**What is needed**: Below are the records; count the lines that include the string "nonce" and give only that number.

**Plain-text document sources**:
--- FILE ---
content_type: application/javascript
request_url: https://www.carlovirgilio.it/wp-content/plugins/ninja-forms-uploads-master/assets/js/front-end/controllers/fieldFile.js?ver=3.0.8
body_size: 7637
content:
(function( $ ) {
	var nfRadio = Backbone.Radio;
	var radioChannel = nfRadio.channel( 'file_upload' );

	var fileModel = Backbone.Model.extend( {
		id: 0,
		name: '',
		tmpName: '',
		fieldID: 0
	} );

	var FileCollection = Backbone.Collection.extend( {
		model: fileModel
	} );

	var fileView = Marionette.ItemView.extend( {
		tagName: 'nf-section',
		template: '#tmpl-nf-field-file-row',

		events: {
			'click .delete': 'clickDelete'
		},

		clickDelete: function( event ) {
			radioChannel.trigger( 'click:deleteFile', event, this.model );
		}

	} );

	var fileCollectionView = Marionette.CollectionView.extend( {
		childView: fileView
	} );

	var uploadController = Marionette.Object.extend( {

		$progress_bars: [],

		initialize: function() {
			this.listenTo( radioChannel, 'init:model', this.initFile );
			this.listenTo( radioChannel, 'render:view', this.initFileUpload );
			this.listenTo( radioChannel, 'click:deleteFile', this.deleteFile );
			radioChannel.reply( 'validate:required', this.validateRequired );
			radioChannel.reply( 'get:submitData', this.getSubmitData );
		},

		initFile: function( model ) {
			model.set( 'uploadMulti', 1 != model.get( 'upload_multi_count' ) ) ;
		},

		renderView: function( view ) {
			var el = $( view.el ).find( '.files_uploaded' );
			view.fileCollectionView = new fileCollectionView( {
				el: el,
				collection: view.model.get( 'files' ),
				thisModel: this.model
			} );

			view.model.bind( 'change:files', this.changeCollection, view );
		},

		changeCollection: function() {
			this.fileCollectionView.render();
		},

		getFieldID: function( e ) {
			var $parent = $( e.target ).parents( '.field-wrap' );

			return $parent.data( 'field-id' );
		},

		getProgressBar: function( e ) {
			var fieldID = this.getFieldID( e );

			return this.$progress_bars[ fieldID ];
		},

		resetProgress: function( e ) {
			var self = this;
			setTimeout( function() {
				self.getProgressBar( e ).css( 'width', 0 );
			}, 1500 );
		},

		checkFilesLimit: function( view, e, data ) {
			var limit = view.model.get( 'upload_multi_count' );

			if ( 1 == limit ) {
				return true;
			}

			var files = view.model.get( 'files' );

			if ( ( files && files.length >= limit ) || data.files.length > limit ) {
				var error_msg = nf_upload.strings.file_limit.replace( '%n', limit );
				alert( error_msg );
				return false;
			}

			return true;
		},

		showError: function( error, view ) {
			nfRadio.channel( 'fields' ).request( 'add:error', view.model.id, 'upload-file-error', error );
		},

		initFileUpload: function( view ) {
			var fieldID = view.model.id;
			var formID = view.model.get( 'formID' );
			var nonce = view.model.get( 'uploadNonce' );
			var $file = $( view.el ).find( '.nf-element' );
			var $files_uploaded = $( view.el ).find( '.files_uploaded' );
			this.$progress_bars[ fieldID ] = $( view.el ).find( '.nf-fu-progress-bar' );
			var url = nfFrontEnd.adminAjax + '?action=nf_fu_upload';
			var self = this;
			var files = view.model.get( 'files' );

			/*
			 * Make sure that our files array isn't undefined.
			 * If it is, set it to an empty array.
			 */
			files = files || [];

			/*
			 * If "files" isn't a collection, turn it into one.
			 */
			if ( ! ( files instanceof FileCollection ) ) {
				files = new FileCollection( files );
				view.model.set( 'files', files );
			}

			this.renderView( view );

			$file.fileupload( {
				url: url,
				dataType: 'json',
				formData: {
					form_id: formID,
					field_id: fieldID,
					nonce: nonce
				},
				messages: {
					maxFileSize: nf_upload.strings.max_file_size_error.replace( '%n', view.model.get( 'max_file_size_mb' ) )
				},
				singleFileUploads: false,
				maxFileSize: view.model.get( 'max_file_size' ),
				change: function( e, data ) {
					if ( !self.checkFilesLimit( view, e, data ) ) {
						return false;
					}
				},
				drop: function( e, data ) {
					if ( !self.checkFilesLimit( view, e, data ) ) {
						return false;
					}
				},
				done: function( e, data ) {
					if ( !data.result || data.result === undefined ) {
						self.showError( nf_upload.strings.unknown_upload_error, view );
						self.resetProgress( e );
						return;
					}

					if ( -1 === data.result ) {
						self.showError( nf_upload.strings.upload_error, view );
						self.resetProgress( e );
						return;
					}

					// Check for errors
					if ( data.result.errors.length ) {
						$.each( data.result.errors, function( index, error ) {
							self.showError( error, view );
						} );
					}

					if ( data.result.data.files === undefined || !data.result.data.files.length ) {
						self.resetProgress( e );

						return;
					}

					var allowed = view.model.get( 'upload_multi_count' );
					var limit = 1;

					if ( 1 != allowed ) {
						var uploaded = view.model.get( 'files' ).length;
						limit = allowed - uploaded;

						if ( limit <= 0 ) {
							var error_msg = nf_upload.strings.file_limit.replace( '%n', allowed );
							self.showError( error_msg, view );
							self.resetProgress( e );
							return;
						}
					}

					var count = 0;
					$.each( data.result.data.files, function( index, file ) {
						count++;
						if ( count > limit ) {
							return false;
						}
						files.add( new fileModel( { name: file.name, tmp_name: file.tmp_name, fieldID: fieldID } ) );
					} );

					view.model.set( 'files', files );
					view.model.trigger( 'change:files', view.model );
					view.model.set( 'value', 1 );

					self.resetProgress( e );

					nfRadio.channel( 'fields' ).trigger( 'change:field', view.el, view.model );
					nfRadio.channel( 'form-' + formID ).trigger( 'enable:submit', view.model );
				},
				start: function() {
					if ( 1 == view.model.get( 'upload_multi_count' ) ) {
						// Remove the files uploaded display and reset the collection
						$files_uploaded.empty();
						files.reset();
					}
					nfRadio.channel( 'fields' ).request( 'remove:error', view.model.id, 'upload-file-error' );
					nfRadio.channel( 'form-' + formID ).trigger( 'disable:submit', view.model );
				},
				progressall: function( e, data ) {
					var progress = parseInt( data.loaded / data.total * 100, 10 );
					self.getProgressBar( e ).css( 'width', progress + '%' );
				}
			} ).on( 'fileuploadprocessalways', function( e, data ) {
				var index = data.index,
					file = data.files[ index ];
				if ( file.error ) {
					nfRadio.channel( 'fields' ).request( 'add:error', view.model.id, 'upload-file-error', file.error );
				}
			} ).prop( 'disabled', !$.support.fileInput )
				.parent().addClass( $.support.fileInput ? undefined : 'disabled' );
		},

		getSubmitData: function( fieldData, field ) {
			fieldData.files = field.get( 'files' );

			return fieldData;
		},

**Solution below**: 2